**EXCERPTED TEXT:**
###

As reported by MLive, the rally yesterday morning was part of a “Fight for $15” fast-food workers’ campaign for a higher minimum wage when a truck going northbound on Dort Highway ran into the tail end of the group of protesters, before going over the median and hitting a Consumers Energy truck going southbound.
The protestors had convened at Piece of the Rock church across the street from McDonald’s and were just beginning their march. Videos of the incident in progress posted on Facebook showed a misty rain in pre-dawn darkness and most of the protestors in bright red shirts.
Both Mayor Karen Weaver and Democratic gubernatorial candidate Gretchen Whitmer were present at the time of the accident, but according to Weaver, neither of them saw the incident occur due to their location at the front of the rally. “I didn’t see anything because I was in the front… The next thing I knew, we heard sirens,” Weaver said, adding that at first those in attendance thought that someone had passed out.
According to Weaver and Johnson, the City was not properly informed of the scope of the protest and were unable to prepare as a result. “We didn’t set it up. Had that happened we could’ve done those things,” Weaver said, referring to suggestions such as police escorts for the protesters and reflective vests for them to wear. “It was our understanding that it was a press conference. We didn’t know that they were going to march,” Weaver added.

###

**THE DATA:**
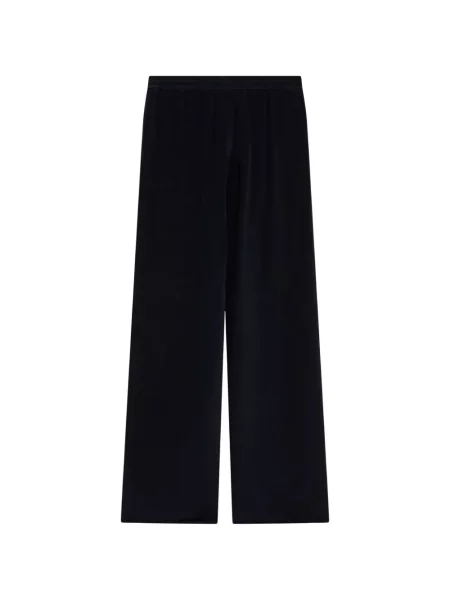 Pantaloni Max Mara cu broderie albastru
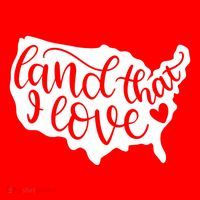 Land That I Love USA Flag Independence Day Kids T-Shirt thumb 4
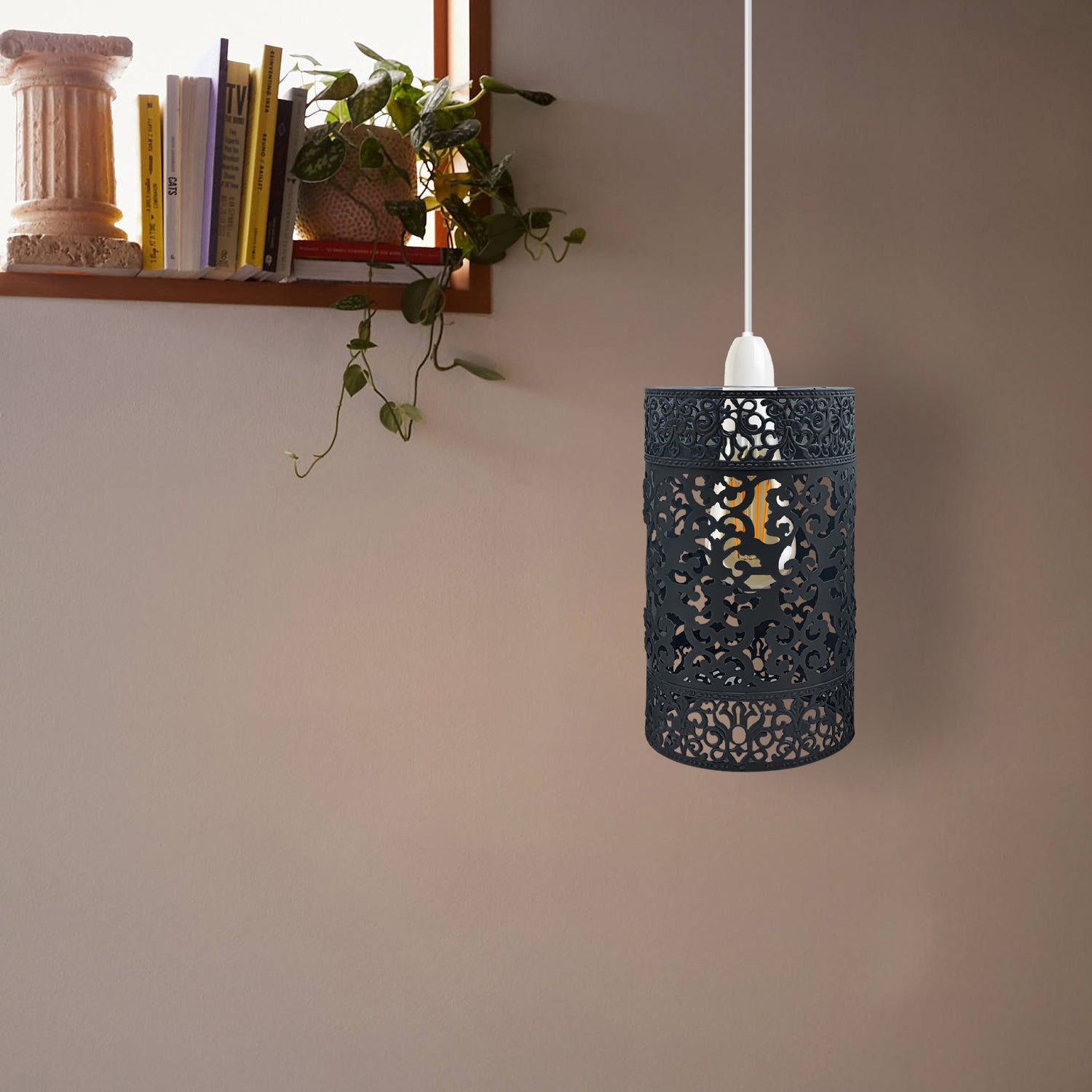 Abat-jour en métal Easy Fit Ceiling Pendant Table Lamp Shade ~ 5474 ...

###

**AIM OF THE EXERCISE:** Quote the passage from the rally article that starts at "As reported by" and ends at "bright red shirts.".

**RESULT OF THIS TASK:**
As reported by MLive, the rally yesterday morning was part of a “Fight for $15” fast-food workers’ campaign for a higher minimum wage when a truck going northbound on Dort Highway ran into the tail end of the group of protesters, before going over the median and hitting a Consumers Energy truck going southbound.
The protestors had convened at Piece of the Rock church across the street from McDonald’s and were just beginning their march. Videos of the incident in progress posted on Facebook showed a misty rain in pre-dawn darkness and most of the protestors in bright red shirts.